Source data
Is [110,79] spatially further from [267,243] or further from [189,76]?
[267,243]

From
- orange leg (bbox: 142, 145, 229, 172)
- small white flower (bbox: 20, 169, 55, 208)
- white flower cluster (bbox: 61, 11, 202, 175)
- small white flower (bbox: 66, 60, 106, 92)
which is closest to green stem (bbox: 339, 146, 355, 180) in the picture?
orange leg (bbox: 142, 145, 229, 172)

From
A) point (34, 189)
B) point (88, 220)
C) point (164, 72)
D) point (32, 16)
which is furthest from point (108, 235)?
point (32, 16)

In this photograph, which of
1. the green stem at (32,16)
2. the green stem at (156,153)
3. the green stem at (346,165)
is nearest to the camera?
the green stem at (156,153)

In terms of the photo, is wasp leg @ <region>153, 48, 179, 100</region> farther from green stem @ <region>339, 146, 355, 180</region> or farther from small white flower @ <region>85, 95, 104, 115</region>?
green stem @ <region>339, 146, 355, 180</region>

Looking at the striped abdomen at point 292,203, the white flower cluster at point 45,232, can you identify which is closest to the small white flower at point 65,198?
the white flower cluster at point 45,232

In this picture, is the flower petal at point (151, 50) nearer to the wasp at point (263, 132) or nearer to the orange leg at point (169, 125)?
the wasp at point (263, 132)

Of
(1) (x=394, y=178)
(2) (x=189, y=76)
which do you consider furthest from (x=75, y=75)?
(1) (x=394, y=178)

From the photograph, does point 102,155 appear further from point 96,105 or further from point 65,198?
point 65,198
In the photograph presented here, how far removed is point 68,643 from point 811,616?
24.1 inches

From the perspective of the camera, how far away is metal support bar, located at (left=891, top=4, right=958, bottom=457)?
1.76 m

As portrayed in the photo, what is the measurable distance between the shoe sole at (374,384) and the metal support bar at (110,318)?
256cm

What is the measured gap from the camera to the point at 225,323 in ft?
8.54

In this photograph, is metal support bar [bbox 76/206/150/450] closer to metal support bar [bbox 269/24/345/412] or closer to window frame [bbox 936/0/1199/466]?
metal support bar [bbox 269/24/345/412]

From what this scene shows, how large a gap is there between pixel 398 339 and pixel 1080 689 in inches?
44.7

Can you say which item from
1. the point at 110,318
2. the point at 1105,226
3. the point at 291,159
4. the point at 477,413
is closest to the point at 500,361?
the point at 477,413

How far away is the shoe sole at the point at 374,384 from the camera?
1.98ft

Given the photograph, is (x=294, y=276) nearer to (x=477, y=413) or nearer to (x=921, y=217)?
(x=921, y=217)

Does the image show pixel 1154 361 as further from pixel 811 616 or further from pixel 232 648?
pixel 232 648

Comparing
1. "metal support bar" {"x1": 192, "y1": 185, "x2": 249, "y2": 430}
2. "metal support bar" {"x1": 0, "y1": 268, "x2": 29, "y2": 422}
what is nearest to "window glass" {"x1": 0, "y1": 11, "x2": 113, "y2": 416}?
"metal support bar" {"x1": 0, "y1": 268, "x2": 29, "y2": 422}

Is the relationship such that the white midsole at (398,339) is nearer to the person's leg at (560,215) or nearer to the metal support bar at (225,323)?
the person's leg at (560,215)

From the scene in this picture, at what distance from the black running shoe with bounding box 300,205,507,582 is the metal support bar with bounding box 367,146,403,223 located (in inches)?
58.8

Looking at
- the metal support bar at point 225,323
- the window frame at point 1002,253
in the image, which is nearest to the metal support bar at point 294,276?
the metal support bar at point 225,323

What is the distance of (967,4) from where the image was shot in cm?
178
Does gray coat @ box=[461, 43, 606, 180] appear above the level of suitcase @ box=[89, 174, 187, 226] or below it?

▶ [To be done] Extract the data exactly as given.

▶ [Task answer]
Is [110,79] spatially further from [267,243] or further from [189,76]?
[267,243]

From
- orange leg (bbox: 142, 145, 229, 172)
- small white flower (bbox: 20, 169, 55, 208)
- white flower cluster (bbox: 61, 11, 202, 175)
- small white flower (bbox: 66, 60, 106, 92)
which is closest to green stem (bbox: 339, 146, 355, 180) in the picture?
orange leg (bbox: 142, 145, 229, 172)

From
A) point (34, 189)
B) point (88, 220)
C) point (164, 72)
D) point (32, 16)
which is furthest from point (108, 235)?
point (32, 16)

In this photograph, which of
1. the green stem at (32,16)
2. the green stem at (156,153)
3. the green stem at (346,165)
is nearest to the camera?
the green stem at (156,153)

In terms of the photo, is wasp leg @ <region>153, 48, 179, 100</region> farther from green stem @ <region>339, 146, 355, 180</region> or farther from small white flower @ <region>85, 95, 104, 115</region>?
green stem @ <region>339, 146, 355, 180</region>

Looking at the striped abdomen at point 292,203, the white flower cluster at point 45,232, can you identify which is closest to the small white flower at point 65,198?
the white flower cluster at point 45,232

In this picture, is the flower petal at point (151, 50) nearer to the wasp at point (263, 132) or nearer to the orange leg at point (169, 125)?
the wasp at point (263, 132)

Of
(1) (x=394, y=178)
(2) (x=189, y=76)
which do you consider furthest from (x=75, y=75)?
(1) (x=394, y=178)

From the photograph, does point 102,155 appear further from point 96,105 or further from point 65,198?
point 65,198
In the photograph presented here, how far removed is point 68,643 from point 811,616?
24.1 inches

From the perspective of the camera, how far away is metal support bar, located at (left=891, top=4, right=958, bottom=457)?
1.76 m

As portrayed in the photo, what is the measurable distance between the shoe sole at (374,384) and the metal support bar at (110,318)?
256cm

What is the measured gap from the camera to the point at 225,323 in ft?
8.54

In this photograph, is metal support bar [bbox 76/206/150/450] closer to metal support bar [bbox 269/24/345/412] or closer to window frame [bbox 936/0/1199/466]?
metal support bar [bbox 269/24/345/412]

From what this scene shows, how large a gap is there between pixel 398 339 and pixel 1080 689 in inches?
44.7

Can you say which item from
1. the point at 110,318
2. the point at 1105,226
3. the point at 291,159
4. the point at 477,413
is closest to the point at 500,361?
the point at 477,413

How far away is the shoe sole at the point at 374,384 from the camera?
1.98ft

Given the photograph, is (x=294, y=276) nearer to (x=477, y=413) or nearer to (x=921, y=217)?
(x=921, y=217)

Does the image show pixel 1154 361 as further from pixel 811 616 or further from pixel 232 648?
pixel 232 648

Comparing
1. "metal support bar" {"x1": 192, "y1": 185, "x2": 249, "y2": 430}
2. "metal support bar" {"x1": 0, "y1": 268, "x2": 29, "y2": 422}
what is nearest to "window glass" {"x1": 0, "y1": 11, "x2": 113, "y2": 416}?
"metal support bar" {"x1": 0, "y1": 268, "x2": 29, "y2": 422}

Is the relationship such that the white midsole at (398,339) is nearer to the person's leg at (560,215) or nearer to the metal support bar at (225,323)?
the person's leg at (560,215)

From the scene in this picture, at what distance from the black running shoe with bounding box 300,205,507,582 is the metal support bar with bounding box 367,146,403,223 located (in inches)?
58.8

Looking at
- the metal support bar at point 225,323
- the window frame at point 1002,253
in the image, which is nearest to the metal support bar at point 294,276?
the metal support bar at point 225,323

What is the distance of (967,4) from where the image was shot in cm?
178
Does gray coat @ box=[461, 43, 606, 180] appear above the level of suitcase @ box=[89, 174, 187, 226] or below it?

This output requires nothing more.